After groundbreaking in 1969, the station opened as Union Station-Visitor Center (National Visitor Center) on March 27, 1976, with the rest of the Red Line. It was renamed to simply "Union Station" in 1982 following the closure of the National Visitor Center.

Union Station had dirtier walls than most stations as trains brought in soot from diesel engines in Union Station, resulting in a dimmer station. In March 2017, it was announced the station would be painted white at a cost of $75,000–$100,000. This sparked a debate amongst riders, as preservationists did not like the irrevocable act of painting the brutalist cavern, while other riders liked the brightened stations and cleaner feels that resulted from the white paint.
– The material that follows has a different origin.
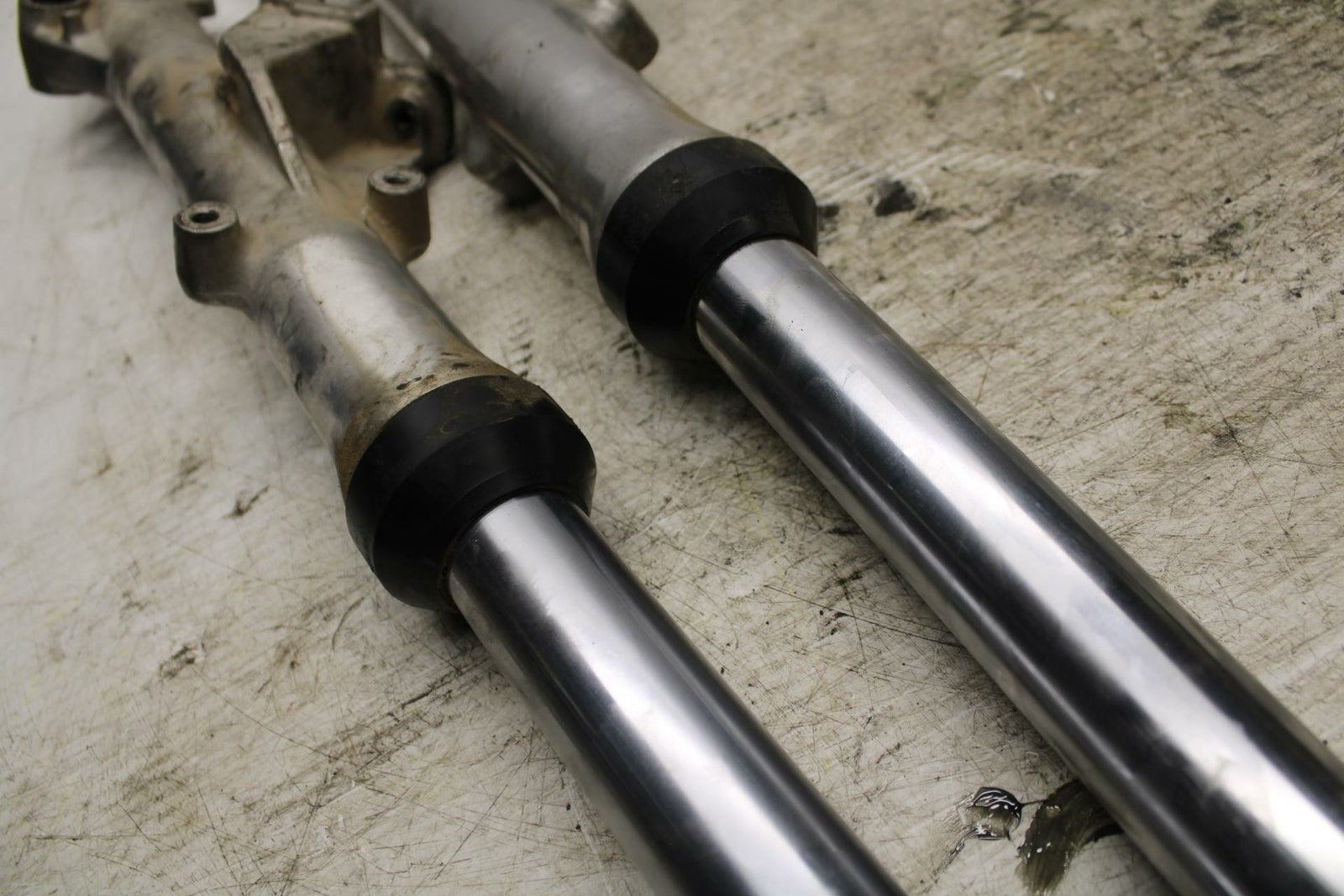 80-81 YAMAHA XS1100 SPECIAL FRONT FORKS SHOCK SUSPENSION SET PAIR BB377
Between January 15 to January 21, 2021, the station was closed because of security concerns due to the 2020 Inauguration.
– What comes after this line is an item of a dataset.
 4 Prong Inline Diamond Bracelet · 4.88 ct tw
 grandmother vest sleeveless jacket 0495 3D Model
The street-level entrance on First Street, built into the existing retaining wall, was rebuilt to accessible-compliant standards, adding more space for extra fare gates and connections between the platform and track level. During initial construction of the station, a 600-foot (180-meter) pedestrian tunnel was constructed between the north mezzanine and H Street NE. However, prior to the station's opening, the tunnel was boarded up and the space is now used by WMATA to store equipment. There have been plans to incorporate the abandoned tunnel into future station planned improvements.